To understand how the biocatalyst works, lead author Konstantin Richter first used crystals to elucidate the spatial structure of the enzyme in his doctoral thesis. "In a way, we were following up on the determination of the first structure of a PET-degrading enzyme," says Professor Norbert Sträter, who heads the crystallographic investigations. "That was almost ten years ago, when Wolfgang Zimmermann established this biotechnological enzyme research in Leipzig. At that time, hardly anyone had it on their radar."

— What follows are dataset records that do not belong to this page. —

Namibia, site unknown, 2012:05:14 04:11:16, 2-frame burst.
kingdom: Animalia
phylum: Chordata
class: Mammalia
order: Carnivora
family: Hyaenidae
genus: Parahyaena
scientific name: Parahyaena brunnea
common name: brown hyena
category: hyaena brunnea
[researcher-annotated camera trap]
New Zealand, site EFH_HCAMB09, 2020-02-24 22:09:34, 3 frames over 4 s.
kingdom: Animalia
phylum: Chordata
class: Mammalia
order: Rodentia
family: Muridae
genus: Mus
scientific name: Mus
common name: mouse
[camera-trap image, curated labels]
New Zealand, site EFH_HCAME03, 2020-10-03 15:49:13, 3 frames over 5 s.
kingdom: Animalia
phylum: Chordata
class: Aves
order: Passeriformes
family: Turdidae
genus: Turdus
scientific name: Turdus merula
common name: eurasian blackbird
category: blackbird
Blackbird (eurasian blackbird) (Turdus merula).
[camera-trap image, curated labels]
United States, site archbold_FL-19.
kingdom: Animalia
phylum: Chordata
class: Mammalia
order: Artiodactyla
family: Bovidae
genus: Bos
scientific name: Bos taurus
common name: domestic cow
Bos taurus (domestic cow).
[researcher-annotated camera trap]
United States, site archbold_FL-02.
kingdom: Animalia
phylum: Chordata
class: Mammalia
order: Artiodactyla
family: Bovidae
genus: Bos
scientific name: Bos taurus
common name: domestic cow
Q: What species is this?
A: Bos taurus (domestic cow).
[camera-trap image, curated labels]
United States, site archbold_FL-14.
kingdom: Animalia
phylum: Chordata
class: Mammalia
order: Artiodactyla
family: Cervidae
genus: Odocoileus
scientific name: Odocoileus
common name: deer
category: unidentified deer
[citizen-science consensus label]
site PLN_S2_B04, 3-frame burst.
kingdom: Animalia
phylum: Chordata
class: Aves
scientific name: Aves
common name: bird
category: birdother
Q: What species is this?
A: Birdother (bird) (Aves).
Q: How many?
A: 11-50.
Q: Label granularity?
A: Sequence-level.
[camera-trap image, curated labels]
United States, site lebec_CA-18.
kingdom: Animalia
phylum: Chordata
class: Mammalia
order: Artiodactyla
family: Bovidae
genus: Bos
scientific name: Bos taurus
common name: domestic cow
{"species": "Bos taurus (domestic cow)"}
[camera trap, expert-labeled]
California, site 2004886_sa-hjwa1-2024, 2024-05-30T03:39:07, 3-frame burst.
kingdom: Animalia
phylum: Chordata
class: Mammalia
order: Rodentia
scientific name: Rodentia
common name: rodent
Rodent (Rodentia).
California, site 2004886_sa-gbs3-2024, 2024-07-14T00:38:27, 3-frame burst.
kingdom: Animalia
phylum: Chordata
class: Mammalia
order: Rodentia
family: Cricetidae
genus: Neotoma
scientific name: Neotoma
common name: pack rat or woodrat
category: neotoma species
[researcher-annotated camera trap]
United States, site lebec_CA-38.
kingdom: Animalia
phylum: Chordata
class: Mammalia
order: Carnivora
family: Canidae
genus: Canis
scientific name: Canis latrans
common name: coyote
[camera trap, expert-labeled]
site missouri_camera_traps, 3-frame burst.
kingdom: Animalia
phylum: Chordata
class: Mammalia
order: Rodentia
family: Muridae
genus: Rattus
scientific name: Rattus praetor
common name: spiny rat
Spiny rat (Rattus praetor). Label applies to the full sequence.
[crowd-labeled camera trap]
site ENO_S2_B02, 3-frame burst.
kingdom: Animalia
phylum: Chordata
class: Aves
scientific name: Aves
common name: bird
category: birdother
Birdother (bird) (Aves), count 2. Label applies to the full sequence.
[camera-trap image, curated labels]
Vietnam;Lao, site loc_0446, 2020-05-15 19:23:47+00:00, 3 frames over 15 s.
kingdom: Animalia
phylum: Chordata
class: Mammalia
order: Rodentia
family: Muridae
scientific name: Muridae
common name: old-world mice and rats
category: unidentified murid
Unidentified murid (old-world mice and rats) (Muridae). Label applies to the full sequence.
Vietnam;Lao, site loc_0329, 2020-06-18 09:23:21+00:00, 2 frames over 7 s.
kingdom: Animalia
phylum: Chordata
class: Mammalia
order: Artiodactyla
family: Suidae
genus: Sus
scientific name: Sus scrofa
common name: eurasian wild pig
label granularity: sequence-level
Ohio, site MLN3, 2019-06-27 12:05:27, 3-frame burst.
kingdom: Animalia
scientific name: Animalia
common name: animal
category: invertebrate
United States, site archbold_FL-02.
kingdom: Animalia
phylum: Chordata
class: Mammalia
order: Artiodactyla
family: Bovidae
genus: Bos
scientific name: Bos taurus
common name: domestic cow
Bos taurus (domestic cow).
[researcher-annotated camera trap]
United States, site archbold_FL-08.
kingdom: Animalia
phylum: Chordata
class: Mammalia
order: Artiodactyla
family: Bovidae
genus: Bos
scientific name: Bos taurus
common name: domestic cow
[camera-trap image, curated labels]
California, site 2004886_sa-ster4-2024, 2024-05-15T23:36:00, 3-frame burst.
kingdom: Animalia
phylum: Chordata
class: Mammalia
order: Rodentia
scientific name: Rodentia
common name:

To extract the secrets of PHL7's highly efficient reaction acceleration from the static crystal structures, Christian Sonnendecker enlisted the help of other experts in his research. The working groups led by Georg Künze and Christian Wiebeler used computer simulations of protein dynamics as well as quantum chemical calculations to understand the reaction mechanism and, in particular, the contribution of individual amino acids to the binding of the PET polymer, and to design better enzymes. "These predictions and calculations are extremely helpful in rationally improving an enzyme," explains Sonnendecker, "but in the end, of course, the experiment decides."
There was considerable agreement between the experimental data and the theoretical calculations. "We realised the proposed changes to the enzyme by genetic engineering and were able to further increase both its activity and its stability, which is enormously important for technical applications." Too strong binding of the enzyme to the polymeric plastic substrate would be counterproductive, the biochemist explains with regard to the proposed sliding mechanism, according to which a binding channel leads the substrate to the active centre. "Sometimes less is more," says Sonnendecker.